(Description of the task) Please reproduce the data exactly and omit the pictures.

(Material for the task)

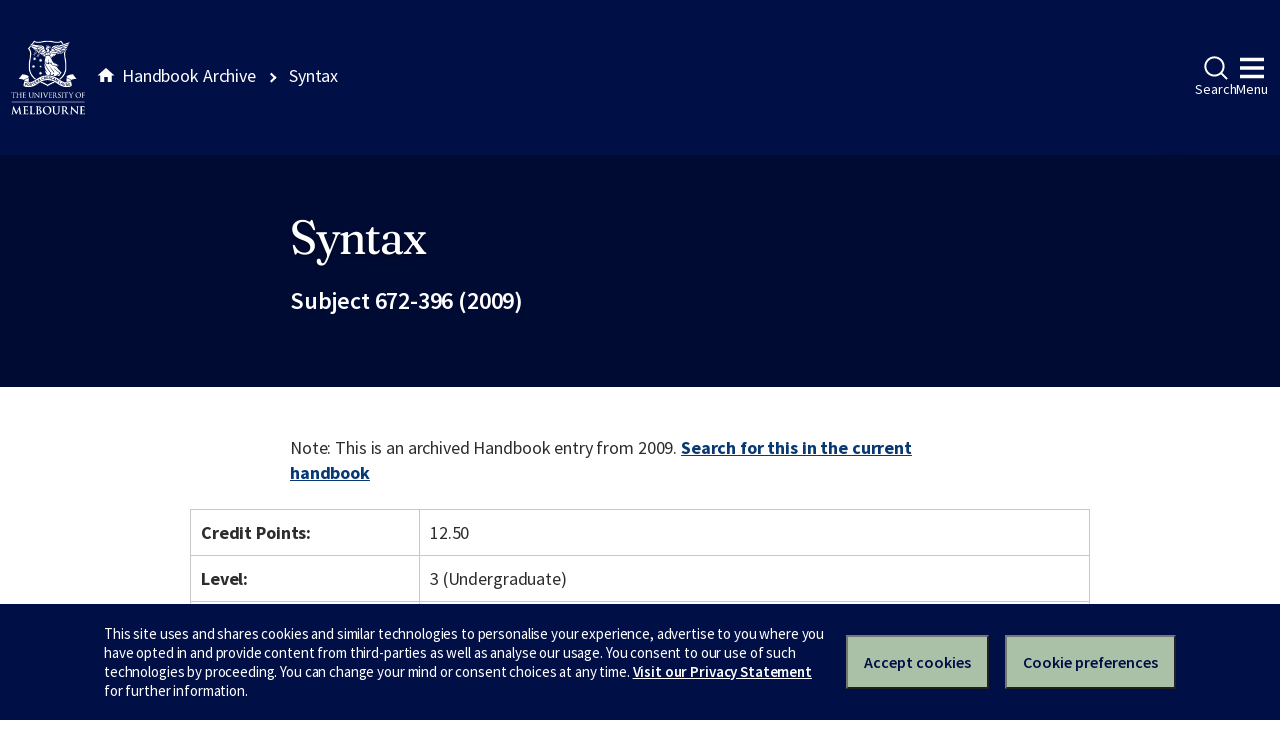

--- FILE ---
content_type: text/html
request_url: https://archive.handbook.unimelb.edu.au/view/2009/672-396/
body_size: 2912
content:
<!DOCTYPE html><html class="no-js" lang="en"><head><meta charset="utf-8" /><meta content="width=device-width, initial-scale=1.0" name="viewport" /><meta content="IE=edge" http-equiv="X-UA-Compatible" /><title>Syntax</title><!--[if lt IE 9]><script src="//oss.maxcdn.com/libs/html5shiv/3.7.0/html5shiv.js"></script><![endif]--><link href="//d2h9b02ioca40d.cloudfront.net/v14.6.0/uom.css" rel="stylesheet" /><link href="/styles.css" rel="stylesheet" /><script src="//d2h9b02ioca40d.cloudfront.net/v14.6.0/uom.js"></script></head><body><div class="uomcontent"><div class="page-inner"><ol class="page-local-history" itemscope="" itemtype="http://schema.org/BreadcrumbList"><li class="root" itemprop="itemListElement" itemscope="" itemtype="http://schema.org/ListItem"><a href="/" itemprop="item" title="Handbook Archive"><span itemprop="name">Handbook Archive</span></a><meta content="1" itemprop="position" /></li><li class="last" itemprop="itemListElement" itemscope="" itemtype="http://schema.org/ListItem"><a href="/view/2009/672-396/" itemprop="item" title="Syntax"><span itemprop="name">Syntax</span></a><meta content="2" itemprop="position" /></li></ol><div role="main"><header><h1>Syntax</h1><p>Subject 672-396 (2009)</p></header><section><p class="alert-warning">Note: This is an archived Handbook entry from 2009. <a href="https://handbook.unimelb.edu.au/search?query=Syntax">Search for this in the current handbook</a></p>  <table> <tr> <th>Credit Points:</th> <td>12.50</td> </tr> <tr> <th>Level:</th> <td>3 (Undergraduate)</td> </tr> <tr> <th>Dates &amp; Locations:</th> <td> <p>This subject has the following teaching availabilities in 2009:</p> Semester 2, - Taught on campus.<table> <tr> <td>Pre-teaching Period Start</td> <td>not applicable</td> </tr> <tr> <td>Teaching Period</td> <td>not applicable</td> </tr> <tr> <td>Assessment Period End</td> <td>not applicable</td> </tr> <tr> <td>Last date to Self-Enrol</td> <td>not applicable</td> </tr> <tr> <td>Census Date</td> <td>not applicable</td> </tr> <tr> <td>Last date to Withdraw without fail</td> <td>not applicable</td> </tr> </table>
<br>

<br>Timetable can be viewed <a href="https://sws.unimelb.edu.au/2009/Reports/List.aspx?objects=672-396&amp;weeks=1-52&amp;days=1-7&amp;periods=1-56&amp;template=module_by_group_list">here</a>. For information about these dates, click <a href="http://ask.unimelb.edu.au/app/answers/detail/a_id/6032">here</a>.  </td> </tr> <tr> <th>Time Commitment:</th> <td>Contact Hours: Two 1-hour lectures and a 1-hour tutorial per week. There will be no tutorials in the first and last weeks of semester.<br> Total Time Commitment: Total of 8.5 hours per week. </td> </tr> <tr> <th>Prerequisites:</th> <td> Some prior study in Linguistics &amp; Applied Linguistics is desirable, e.g. a first year LING subject. </td> </tr> <tr> <th>Corequisites:</th> <td>None</td> </tr> <tr> <th>Recommended Background Knowledge:</th> <td>None</td> </tr> <tr> <th>Non Allowed Subjects:</th> <td>None</td> </tr> <tr> <th>Core Participation Requirements:</th> <td>
<p>For the purposes of considering request for Reasonable Adjustments under the Disability Standards for Education (Cwth 2005), and Student Support and Engagement Policy, academic requirements for this subject are articulated in the Subject Overview, Learning Outcomes, Assessment and Generic Skills sections of this entry.</p> <p>It is University policy to take all reasonable steps to minimise the impact of disability upon academic study, and reasonable adjustments will be made to enhance a student's participation in the University's programs. Students who feel their disability may impact on meeting the requirements of this subject are encouraged to discuss this matter with a Faculty Student Adviser and Student Equity and Disability Support: <a href="http://services.unimelb.edu.au/disability">http://services.unimelb.edu.au/disability</a></p> </td> </tr> </table> <div class="highlight-box"> <h4>Coordinator</h4>Assoc Prof Lesley Fiona Stirling <h4>Contact</h4>
<p>Assoc Prof Lesley Stirling</p>
<p>lesleyfs@unimelb.edu.au</p> </div> <table> <tr> <th>Subject Overview:</th> <td>This subject is an introduction to basic concepts and methods of syntactic analysis and description. Emphasis is on practical analysis and description of a wide range of phenomena from a variety of languages. Students should become familiar with topics such as constituent structure; syntactic categories; grammatical functions (interface with morphology); thematic relations (interface with semantics); word order; multi-clausal constructions, including complement clauses, relative clauses and clause linking; and unbounded dependencies. </td> </tr> <tr> <th>Objectives:</th> <td><ul> </ul></td> </tr> <tr> <th>Assessment:</th> <td>Practical assignment problems totalling 2000 words 50% (due throughout the semester) and a take-home examination of 2000 words 50% (due at the end of semester). </td> </tr> <tr> <th>Prescribed Texts:</th> <td>A package of readings prepared by the Department. <ul> <li> <strong> Analyzing Grammar </strong> (Paul Kroeger) <em>CUP (2005)</em> </li> </ul> </td> </tr> <tr> <th>Breadth Options:</th> <td> <p>This subject potentially can be taken as a breadth subject component for the following courses:</p> <ul> <li><a href="https://handbook.unimelb.edu.au/view/2009/J07">Bachelor of Biomedicine</a></li> <li><a href="https://handbook.unimelb.edu.au/view/2009/F04">Bachelor of Commerce</a></li> <li><a href="https://handbook.unimelb.edu.au/view/2009/A04">Bachelor of Environments</a></li> <li><a href="https://handbook.unimelb.edu.au/view/2009/M05">Bachelor of Music</a></li> <li><a href="https://handbook.unimelb.edu.au/view/2009/R01">Bachelor of Science</a></li> <li><a href="https://handbook.unimelb.edu.au/view/2009/355-AA">Bachelor of Engineering</a></li> </ul> <p>You should visit <a href="http://breadth.unimelb.edu.au/breadth/info/index.html">learn more about breadth subjects</a> and read the breadth requirements for your degree, and should discuss your choice with your student adviser, before deciding on your subjects. </p> </td> </tr> <tr> <th>Fees Information:</th> <td><a href="http://enrolment.unimelb.edu.au/fees" target="_blank">Subject EFTSL, Level, Discipline &amp; Census Date</a></td> </tr> <tr> <th>Generic Skills:</th> <td>
<ul> <li> have acquired skills in critical thinking and analysis; </li> <li> have acquired skill in thinking in theoretical terms; </li> <li> have developed skills in thinking creatively in evaluating and formulating analyses; </li> <li> have developed skills in observation and attention to detail; </li> <li> have developed skills in communicating knowledge intelligibly and economically. </li> </ul> </td> </tr> <tr> <th>Notes:</th> <td>Formerly available as 175-211/311. Students who have completed 175-211 or 175-311 are not eligible to enrol in this subject.</td> </tr> <tr> <th>Related Majors/Minors/Specialisations:</th> <td>
<a href="/view/2009/%21B-ARTS-MIN%2B1003">English Language Studies</a><br><a href="/view/2009/%21105-AA-MAJ%2B1020">English Language Studies Major</a><br><a href="/view/2009/%21B-ARTS-MAJ%2B1027">Linguistics &amp; Applied Linguistics</a><br><a href="/view/2009/%21105-AA-MAJ%2B1036">Linguistics &amp;&amp; Applied Linguistics Major</a><br>
</td> </tr> </table>
<p>Download <a href="/pdfs/2009/672-396.pdf">PDF version</a>.</p></section></div></div></div></body></html>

(Answer box)
--- FILE ---
content_type: text/html
request_url: https://archive.handbook.unimelb.edu.au/view/2009/672-396/
body_size: 2912
content:
<!DOCTYPE html><html class="no-js" lang="en"><head><meta charset="utf-8" /><meta content="width=device-width, initial-scale=1.0" name="viewport" /><meta content="IE=edge" http-equiv="X-UA-Compatible" /><title>Syntax</title><!--[if lt IE 9]><script src="//oss.maxcdn.com/libs/html5shiv/3.7.0/html5shiv.js"></script><![endif]--><link href="//d2h9b02ioca40d.cloudfront.net/v14.6.0/uom.css" rel="stylesheet" /><link href="/styles.css" rel="stylesheet" /><script src="//d2h9b02ioca40d.cloudfront.net/v14.6.0/uom.js"></script></head><body><div class="uomcontent"><div class="page-inner"><ol class="page-local-history" itemscope="" itemtype="http://schema.org/BreadcrumbList"><li class="root" itemprop="itemListElement" itemscope="" itemtype="http://schema.org/ListItem"><a href="/" itemprop="item" title="Handbook Archive"><span itemprop="name">Handbook Archive</span></a><meta content="1" itemprop="position" /></li><li class="last" itemprop="itemListElement" itemscope="" itemtype="http://schema.org/ListItem"><a href="/view/2009/672-396/" itemprop="item" title="Syntax"><span itemprop="name">Syntax</span></a><meta content="2" itemprop="position" /></li></ol><div role="main"><header><h1>Syntax</h1><p>Subject 672-396 (2009)</p></header><section><p class="alert-warning">Note: This is an archived Handbook entry from 2009. <a href="https://handbook.unimelb.edu.au/search?query=Syntax">Search for this in the current handbook</a></p>  <table> <tr> <th>Credit Points:</th> <td>12.50</td> </tr> <tr> <th>Level:</th> <td>3 (Undergraduate)</td> </tr> <tr> <th>Dates &amp; Locations:</th> <td> <p>This subject has the following teaching availabilities in 2009:</p> Semester 2, - Taught on campus.<table> <tr> <td>Pre-teaching Period Start</td> <td>not applicable</td> </tr> <tr> <td>Teaching Period</td> <td>not applicable</td> </tr> <tr> <td>Assessment Period End</td> <td>not applicable</td> </tr> <tr> <td>Last date to Self-Enrol</td> <td>not applicable</td> </tr> <tr> <td>Census Date</td> <td>not applicable</td> </tr> <tr> <td>Last date to Withdraw without fail</td> <td>not applicable</td> </tr> </table>
<br>

<br>Timetable can be viewed <a href="https://sws.unimelb.edu.au/2009/Reports/List.aspx?objects=672-396&amp;weeks=1-52&amp;days=1-7&amp;periods=1-56&amp;template=module_by_group_list">here</a>. For information about these dates, click <a href="http://ask.unimelb.edu.au/app/answers/detail/a_id/6032">here</a>.  </td> </tr> <tr> <th>Time Commitment:</th> <td>Contact Hours: Two 1-hour lectures and a 1-hour tutorial per week. There will be no tutorials in the first and last weeks of semester.<br> Total Time Commitment: Total of 8.5 hours per week. </td> </tr> <tr> <th>Prerequisites:</th> <td> Some prior study in Linguistics &amp; Applied Linguistics is desirable, e.g. a first year LING subject. </td> </tr> <tr> <th>Corequisites:</th> <td>None</td> </tr> <tr> <th>Recommended Background Knowledge:</th> <td>None</td> </tr> <tr> <th>Non Allowed Subjects:</th> <td>None</td> </tr> <tr> <th>Core Participation Requirements:</th> <td>
<p>For the purposes of considering request for Reasonable Adjustments under the Disability Standards for Education (Cwth 2005), and Student Support and Engagement Policy, academic requirements for this subject are articulated in the Subject Overview, Learning Outcomes, Assessment and Generic Skills sections of this entry.</p> <p>It is University policy to take all reasonable steps to minimise the impact of disability upon academic study, and reasonable adjustments will be made to enhance a student's participation in the University's programs. Students who feel their disability may impact on meeting the requirements of this subject are encouraged to discuss this matter with a Faculty Student Adviser and Student Equity and Disability Support: <a href="http://services.unimelb.edu.au/disability">http://services.unimelb.edu.au/disability</a></p> </td> </tr> </table> <div class="highlight-box"> <h4>Coordinator</h4>Assoc Prof Lesley Fiona Stirling <h4>Contact</h4>
<p>Assoc Prof Lesley Stirling</p>
<p>lesleyfs@unimelb.edu.au</p> </div> <table> <tr> <th>Subject Overview:</th> <td>This subject is an introduction to basic concepts and methods of syntactic analysis and description. Emphasis is on practical analysis and description of a wide range of phenomena from a variety of languages. Students should become familiar with topics such as constituent structure; syntactic categories; grammatical functions (interface with morphology); thematic relations (interface with semantics); word order; multi-clausal constructions, including complement clauses, relative clauses and clause linking; and unbounded dependencies. </td> </tr> <tr> <th>Objectives:</th> <td><ul> </ul></td> </tr> <tr> <th>Assessment:</th> <td>Practical assignment problems totalling 2000 words 50% (due throughout the semester) and a take-home examination of 2000 words 50% (due at the end of semester). </td> </tr> <tr> <th>Prescribed Texts:</th> <td>A package of readings prepared by the Department. <ul> <li> <strong> Analyzing Grammar </strong> (Paul Kroeger) <em>CUP (2005)</em> </li> </ul> </td> </tr> <tr> <th>Breadth Options:</th> <td> <p>This subject potentially can be taken as a breadth subject component for the following courses:</p> <ul> <li><a href="https://handbook.unimelb.edu.au/view/2009/J07">Bachelor of Biomedicine</a></li> <li><a href="https://handbook.unimelb.edu.au/view/2009/F04">Bachelor of Commerce</a></li> <li><a href="https://handbook.unimelb.edu.au/view/2009/A04">Bachelor of Environments</a></li> <li><a href="https://handbook.unimelb.edu.au/view/2009/M05">Bachelor of Music</a></li> <li><a href="https://handbook.unimelb.edu.au/view/2009/R01">Bachelor of Science</a></li> <li><a href="https://handbook.unimelb.edu.au/view/2009/355-AA">Bachelor of Engineering</a></li> </ul> <p>You should visit <a href="http://breadth.unimelb.edu.au/breadth/info/index.html">learn more about breadth subjects</a> and read the breadth requirements for your degree, and should discuss your choice with your student adviser, before deciding on your subjects. </p> </td> </tr> <tr> <th>Fees Information:</th> <td><a href="http://enrolment.unimelb.edu.au/fees" target="_blank">Subject EFTSL, Level, Discipline &amp; Census Date</a></td> </tr> <tr> <th>Generic Skills:</th> <td>
<ul> <li> have acquired skills in critical thinking and analysis; </li> <li> have acquired skill in thinking in theoretical terms; </li> <li> have developed skills in thinking creatively in evaluating and formulating analyses; </li> <li> have developed skills in observation and attention to detail; </li> <li> have developed skills in communicating knowledge intelligibly and economically. </li> </ul> </td> </tr> <tr> <th>Notes:</th> <td>Formerly available as 175-211/311. Students who have completed 175-211 or 175-311 are not eligible to enrol in this subject.</td> </tr> <tr> <th>Related Majors/Minors/Specialisations:</th> <td>
<a href="/view/2009/%21B-ARTS-MIN%2B1003">English Language Studies</a><br><a href="/view/2009/%21105-AA-MAJ%2B1020">English Language Studies Major</a><br><a href="/view/2009/%21B-ARTS-MAJ%2B1027">Linguistics &amp; Applied Linguistics</a><br><a href="/view/2009/%21105-AA-MAJ%2B1036">Linguistics &amp;&amp; Applied Linguistics Major</a><br>
</td> </tr> </table>
<p>Download <a href="/pdfs/2009/672-396.pdf">PDF version</a>.</p></section></div></div></div></body></html>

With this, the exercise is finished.